:: What needs to be done ::
Everything from the line containing "Casting a glance" through the final line of the records must be transcribed verbatim; nothing else belongs in the result.
((
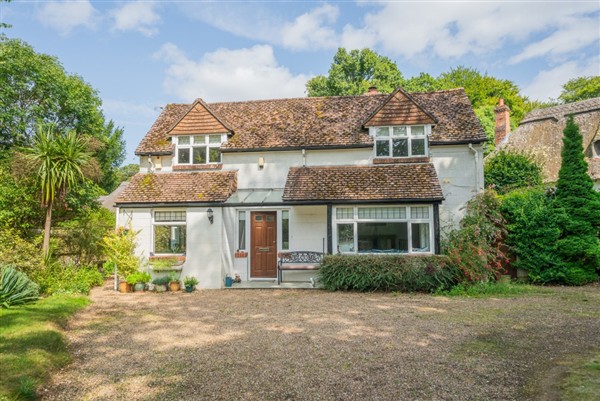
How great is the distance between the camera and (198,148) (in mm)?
15289

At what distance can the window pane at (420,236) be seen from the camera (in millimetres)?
12555

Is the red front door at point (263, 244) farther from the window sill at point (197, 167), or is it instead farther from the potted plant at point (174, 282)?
the potted plant at point (174, 282)

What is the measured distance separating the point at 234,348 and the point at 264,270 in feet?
25.1

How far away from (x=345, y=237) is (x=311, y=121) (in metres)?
5.56

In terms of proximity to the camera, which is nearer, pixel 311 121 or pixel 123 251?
pixel 123 251

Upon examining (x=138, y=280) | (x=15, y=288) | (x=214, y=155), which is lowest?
(x=138, y=280)

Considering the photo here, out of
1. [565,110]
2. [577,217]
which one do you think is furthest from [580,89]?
[577,217]

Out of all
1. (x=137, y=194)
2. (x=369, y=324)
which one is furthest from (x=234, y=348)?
(x=137, y=194)

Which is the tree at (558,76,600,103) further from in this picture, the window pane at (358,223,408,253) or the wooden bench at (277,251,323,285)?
the wooden bench at (277,251,323,285)

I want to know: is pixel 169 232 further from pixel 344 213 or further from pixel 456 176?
pixel 456 176

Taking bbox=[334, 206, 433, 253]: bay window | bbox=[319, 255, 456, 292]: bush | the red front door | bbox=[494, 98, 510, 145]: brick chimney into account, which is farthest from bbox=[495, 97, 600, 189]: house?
the red front door

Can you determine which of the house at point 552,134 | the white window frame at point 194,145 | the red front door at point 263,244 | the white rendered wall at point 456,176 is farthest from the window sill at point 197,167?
the house at point 552,134

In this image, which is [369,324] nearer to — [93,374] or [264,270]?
[93,374]

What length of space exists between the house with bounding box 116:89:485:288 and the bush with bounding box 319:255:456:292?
2.75 ft
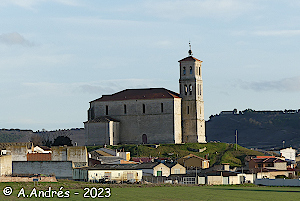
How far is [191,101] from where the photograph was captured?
107250 mm

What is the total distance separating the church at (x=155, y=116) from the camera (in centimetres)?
10581

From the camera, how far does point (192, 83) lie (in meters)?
108

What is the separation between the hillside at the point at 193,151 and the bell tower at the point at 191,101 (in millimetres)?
4924

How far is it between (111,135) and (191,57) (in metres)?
18.1

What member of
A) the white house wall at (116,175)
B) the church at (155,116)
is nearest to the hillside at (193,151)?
the church at (155,116)

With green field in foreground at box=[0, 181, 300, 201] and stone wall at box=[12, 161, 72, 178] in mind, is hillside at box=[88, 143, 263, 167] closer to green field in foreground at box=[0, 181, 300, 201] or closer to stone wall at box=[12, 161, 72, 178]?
stone wall at box=[12, 161, 72, 178]

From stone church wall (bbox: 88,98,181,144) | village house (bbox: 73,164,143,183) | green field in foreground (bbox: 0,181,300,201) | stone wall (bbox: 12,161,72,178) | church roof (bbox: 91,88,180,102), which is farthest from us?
church roof (bbox: 91,88,180,102)

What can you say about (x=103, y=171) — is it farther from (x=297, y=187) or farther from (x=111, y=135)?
(x=111, y=135)

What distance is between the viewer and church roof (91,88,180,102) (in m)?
108

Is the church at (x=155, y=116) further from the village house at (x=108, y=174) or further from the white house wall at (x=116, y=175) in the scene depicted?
the village house at (x=108, y=174)

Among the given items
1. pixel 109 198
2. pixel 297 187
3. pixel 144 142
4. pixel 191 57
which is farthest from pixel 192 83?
pixel 109 198

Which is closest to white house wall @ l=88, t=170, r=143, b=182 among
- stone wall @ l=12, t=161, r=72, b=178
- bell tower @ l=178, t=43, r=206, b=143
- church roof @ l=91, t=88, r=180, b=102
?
stone wall @ l=12, t=161, r=72, b=178

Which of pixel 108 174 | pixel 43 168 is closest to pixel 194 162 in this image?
pixel 108 174

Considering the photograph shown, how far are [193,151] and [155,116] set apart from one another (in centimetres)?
1117
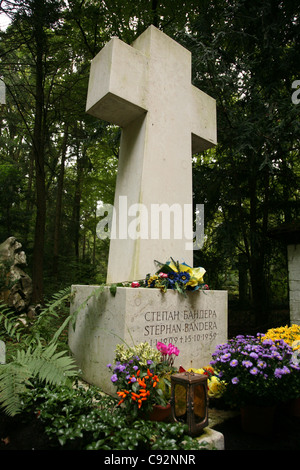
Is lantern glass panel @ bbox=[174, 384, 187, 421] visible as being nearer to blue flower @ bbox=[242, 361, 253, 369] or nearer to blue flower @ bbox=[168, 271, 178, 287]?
blue flower @ bbox=[242, 361, 253, 369]

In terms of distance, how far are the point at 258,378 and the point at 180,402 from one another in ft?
2.11

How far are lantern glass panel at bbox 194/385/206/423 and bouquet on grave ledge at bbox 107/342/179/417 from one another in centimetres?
24

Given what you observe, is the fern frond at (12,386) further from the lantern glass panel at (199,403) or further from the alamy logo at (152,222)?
the alamy logo at (152,222)

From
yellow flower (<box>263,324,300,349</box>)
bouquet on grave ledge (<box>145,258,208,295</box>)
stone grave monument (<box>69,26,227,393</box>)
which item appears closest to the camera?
stone grave monument (<box>69,26,227,393</box>)

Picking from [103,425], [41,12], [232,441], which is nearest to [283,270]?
[232,441]

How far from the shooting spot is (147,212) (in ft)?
11.3

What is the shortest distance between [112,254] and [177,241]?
2.71ft

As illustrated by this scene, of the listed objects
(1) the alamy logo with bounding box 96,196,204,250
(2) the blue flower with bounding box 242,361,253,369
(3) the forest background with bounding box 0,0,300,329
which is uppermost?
(3) the forest background with bounding box 0,0,300,329

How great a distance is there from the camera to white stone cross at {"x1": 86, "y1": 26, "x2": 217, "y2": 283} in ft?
11.2

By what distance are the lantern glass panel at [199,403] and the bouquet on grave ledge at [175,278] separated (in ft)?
3.49

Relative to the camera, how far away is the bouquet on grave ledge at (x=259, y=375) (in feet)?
7.45

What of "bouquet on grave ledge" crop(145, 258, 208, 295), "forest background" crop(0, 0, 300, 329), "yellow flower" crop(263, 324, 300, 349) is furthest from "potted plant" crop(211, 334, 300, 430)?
"forest background" crop(0, 0, 300, 329)

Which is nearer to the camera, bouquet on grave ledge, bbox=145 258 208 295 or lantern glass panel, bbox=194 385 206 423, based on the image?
lantern glass panel, bbox=194 385 206 423

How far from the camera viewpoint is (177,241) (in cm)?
379
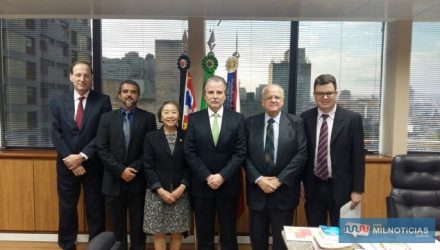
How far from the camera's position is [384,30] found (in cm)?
375

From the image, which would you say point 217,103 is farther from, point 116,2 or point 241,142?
point 116,2

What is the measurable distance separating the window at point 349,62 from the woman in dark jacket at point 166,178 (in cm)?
188

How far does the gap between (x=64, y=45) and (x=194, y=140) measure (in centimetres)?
228

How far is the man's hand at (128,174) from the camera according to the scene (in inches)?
104

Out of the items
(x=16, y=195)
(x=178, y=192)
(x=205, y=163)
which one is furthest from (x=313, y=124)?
(x=16, y=195)

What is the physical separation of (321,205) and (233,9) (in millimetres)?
1912

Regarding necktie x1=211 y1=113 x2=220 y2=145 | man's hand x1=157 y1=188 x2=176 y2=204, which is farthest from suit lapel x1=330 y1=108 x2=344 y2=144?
man's hand x1=157 y1=188 x2=176 y2=204

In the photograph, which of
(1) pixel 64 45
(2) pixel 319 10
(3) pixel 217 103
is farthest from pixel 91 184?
(2) pixel 319 10

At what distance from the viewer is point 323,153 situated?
239 centimetres

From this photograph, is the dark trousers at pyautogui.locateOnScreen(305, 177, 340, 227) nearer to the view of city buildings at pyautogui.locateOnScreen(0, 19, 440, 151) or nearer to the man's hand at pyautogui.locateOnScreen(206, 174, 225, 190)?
the man's hand at pyautogui.locateOnScreen(206, 174, 225, 190)

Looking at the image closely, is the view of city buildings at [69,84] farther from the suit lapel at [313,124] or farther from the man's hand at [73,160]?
the suit lapel at [313,124]

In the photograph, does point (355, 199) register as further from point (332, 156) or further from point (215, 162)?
point (215, 162)

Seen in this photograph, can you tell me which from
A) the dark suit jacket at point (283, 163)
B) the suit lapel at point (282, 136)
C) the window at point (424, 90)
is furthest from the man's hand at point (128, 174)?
the window at point (424, 90)

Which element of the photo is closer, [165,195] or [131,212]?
[165,195]
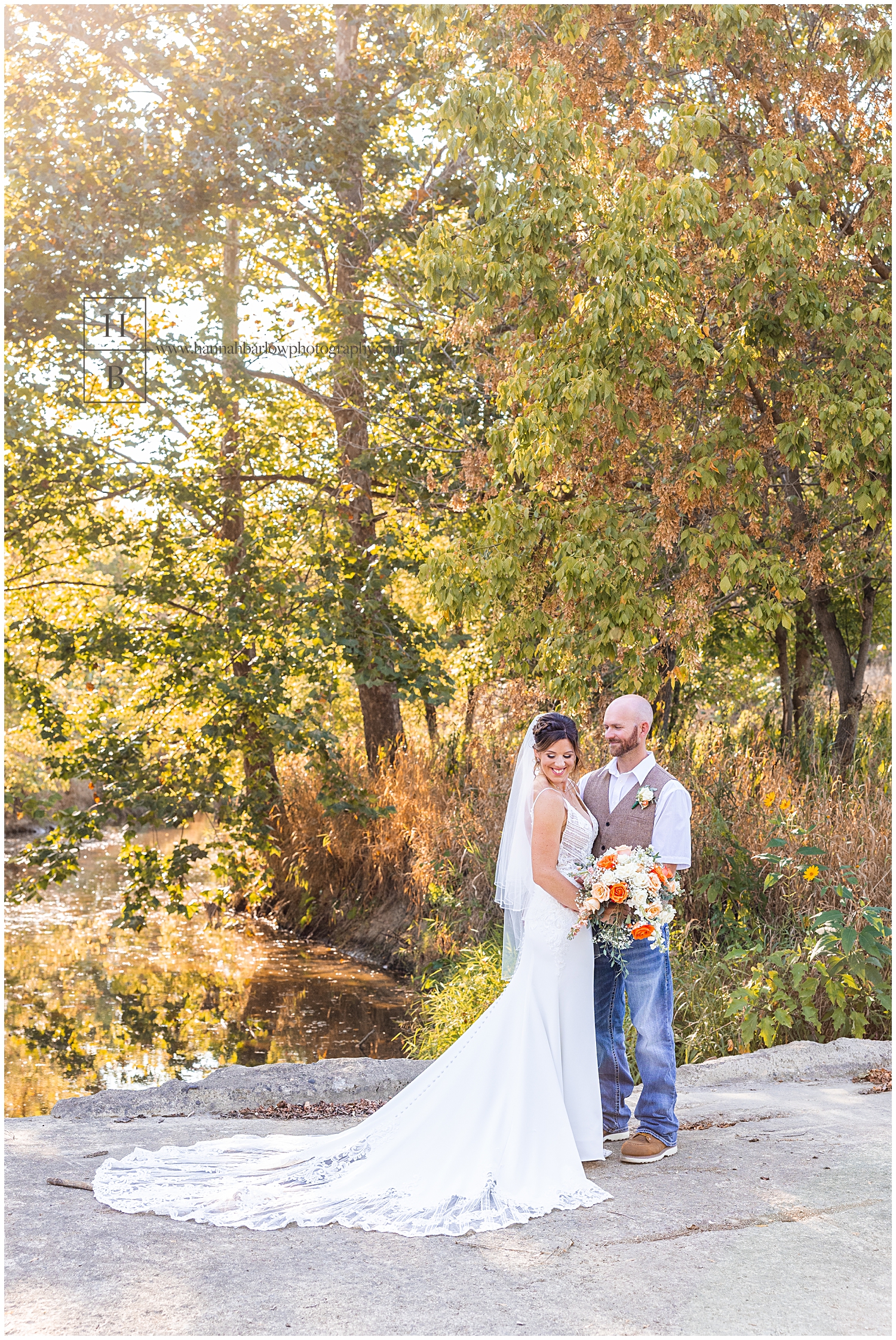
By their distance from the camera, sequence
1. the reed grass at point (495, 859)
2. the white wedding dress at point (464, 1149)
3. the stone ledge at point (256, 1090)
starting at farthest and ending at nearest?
the reed grass at point (495, 859) < the stone ledge at point (256, 1090) < the white wedding dress at point (464, 1149)

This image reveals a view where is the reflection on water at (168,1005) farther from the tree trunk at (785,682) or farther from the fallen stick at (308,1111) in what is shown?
the tree trunk at (785,682)

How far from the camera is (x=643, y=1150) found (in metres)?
4.93

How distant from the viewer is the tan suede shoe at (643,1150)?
16.2 ft

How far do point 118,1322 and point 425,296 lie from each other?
24.5 ft

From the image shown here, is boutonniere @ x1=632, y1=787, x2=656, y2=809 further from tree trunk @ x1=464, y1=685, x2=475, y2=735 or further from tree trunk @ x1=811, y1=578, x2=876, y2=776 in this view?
tree trunk @ x1=464, y1=685, x2=475, y2=735

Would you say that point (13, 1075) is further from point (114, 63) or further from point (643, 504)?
point (114, 63)

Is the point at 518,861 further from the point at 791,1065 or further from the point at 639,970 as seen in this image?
the point at 791,1065

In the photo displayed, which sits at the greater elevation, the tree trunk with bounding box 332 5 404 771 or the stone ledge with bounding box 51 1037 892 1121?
the tree trunk with bounding box 332 5 404 771

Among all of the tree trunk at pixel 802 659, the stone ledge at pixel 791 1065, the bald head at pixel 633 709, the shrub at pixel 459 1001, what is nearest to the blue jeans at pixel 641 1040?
the bald head at pixel 633 709

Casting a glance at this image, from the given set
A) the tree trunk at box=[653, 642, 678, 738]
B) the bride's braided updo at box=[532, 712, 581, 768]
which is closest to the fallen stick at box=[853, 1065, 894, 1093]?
the bride's braided updo at box=[532, 712, 581, 768]

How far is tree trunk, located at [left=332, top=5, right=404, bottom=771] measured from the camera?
42.3 ft

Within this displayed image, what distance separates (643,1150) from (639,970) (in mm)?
739

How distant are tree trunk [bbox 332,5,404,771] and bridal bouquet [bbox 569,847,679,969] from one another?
291 inches

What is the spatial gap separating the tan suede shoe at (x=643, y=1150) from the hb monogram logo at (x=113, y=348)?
10162 millimetres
))
:: Result below ::
Casting a glance at this image, from the given set
A) the tree trunk at box=[653, 642, 678, 738]
B) the bride's braided updo at box=[532, 712, 581, 768]
which is closest to the fallen stick at box=[853, 1065, 894, 1093]?
the bride's braided updo at box=[532, 712, 581, 768]

How far is tree trunk, located at [left=332, top=5, right=404, bottom=771] measured from the camera?
42.3 ft

Within this displayed image, what distance separates (643,1150) from (639,970) (in mm)?
739

How distant are tree trunk [bbox 332,5,404,771] and bridal bouquet [bbox 569,847,679,969] from one another?
291 inches

What is the spatial gap separating the tan suede shoe at (x=643, y=1150) from the hb monogram logo at (x=113, y=348)?
10162 millimetres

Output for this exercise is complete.